3 SOIRÉES PROJECTION/DÉBAT À 20 H

SALLE MIRAMAR
Angle Croisette/rue Pasteur - Cannes

 

PRODUCTION
Ville de Cannes
Académie Clémentine
pour l'étude des philosophies et des cultures du monde

RÉALISATION
OMACC/Cannes Cinéma
Académie Clémentine
pour l'étude des philosophies et des cultures du monde

TARIFS
Entrée  3 Euros

RENSEIGNEMENTS

Académie Clémentine
Tél  06 10 27 13 54 - Fax : 04 94 43 60 70

OMACC/Cannes Cinéma
Tél  04 93 99 04 04 - Fax : 04 93 68 34 49

 

 

INGMAR BERGMAN est connu pour l'analyse impitoyable, à laquelle il se livre depuis ses tout premiers films, de la société qui est la nôtre, en quête de sens, de bonheur et de paix intérieure.

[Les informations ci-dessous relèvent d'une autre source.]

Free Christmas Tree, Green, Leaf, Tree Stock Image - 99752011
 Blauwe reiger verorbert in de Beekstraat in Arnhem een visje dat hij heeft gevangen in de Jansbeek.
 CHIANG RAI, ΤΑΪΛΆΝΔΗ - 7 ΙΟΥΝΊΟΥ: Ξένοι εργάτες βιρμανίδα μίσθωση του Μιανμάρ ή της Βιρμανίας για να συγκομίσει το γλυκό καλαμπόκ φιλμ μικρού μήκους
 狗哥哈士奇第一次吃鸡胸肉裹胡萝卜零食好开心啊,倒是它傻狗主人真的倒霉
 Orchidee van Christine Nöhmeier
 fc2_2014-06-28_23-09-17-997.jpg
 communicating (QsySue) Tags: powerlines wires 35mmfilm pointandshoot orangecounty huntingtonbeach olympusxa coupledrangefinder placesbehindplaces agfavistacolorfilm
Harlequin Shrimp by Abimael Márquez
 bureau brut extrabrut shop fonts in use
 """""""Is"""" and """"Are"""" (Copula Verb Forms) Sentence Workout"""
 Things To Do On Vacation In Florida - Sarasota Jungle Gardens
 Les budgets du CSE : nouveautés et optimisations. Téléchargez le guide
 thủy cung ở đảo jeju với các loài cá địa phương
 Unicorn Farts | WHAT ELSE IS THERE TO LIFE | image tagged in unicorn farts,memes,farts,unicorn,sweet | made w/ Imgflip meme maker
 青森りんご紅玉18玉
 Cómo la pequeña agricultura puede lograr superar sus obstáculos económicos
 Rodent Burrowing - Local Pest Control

Ses héros sont à la fois assoiffés d'infini et de beauté, et englués dans la gangue glauque de l'existence quotidienne  le couple, la femme, les relations familiales, celle de la fille et de la mère surtout; et puis aussi celle des hommes entre eux; enfin celles que l'homme entretient avec ce qui le dépasse et bien souvent l'écrase, par son silence ou son absence même ! 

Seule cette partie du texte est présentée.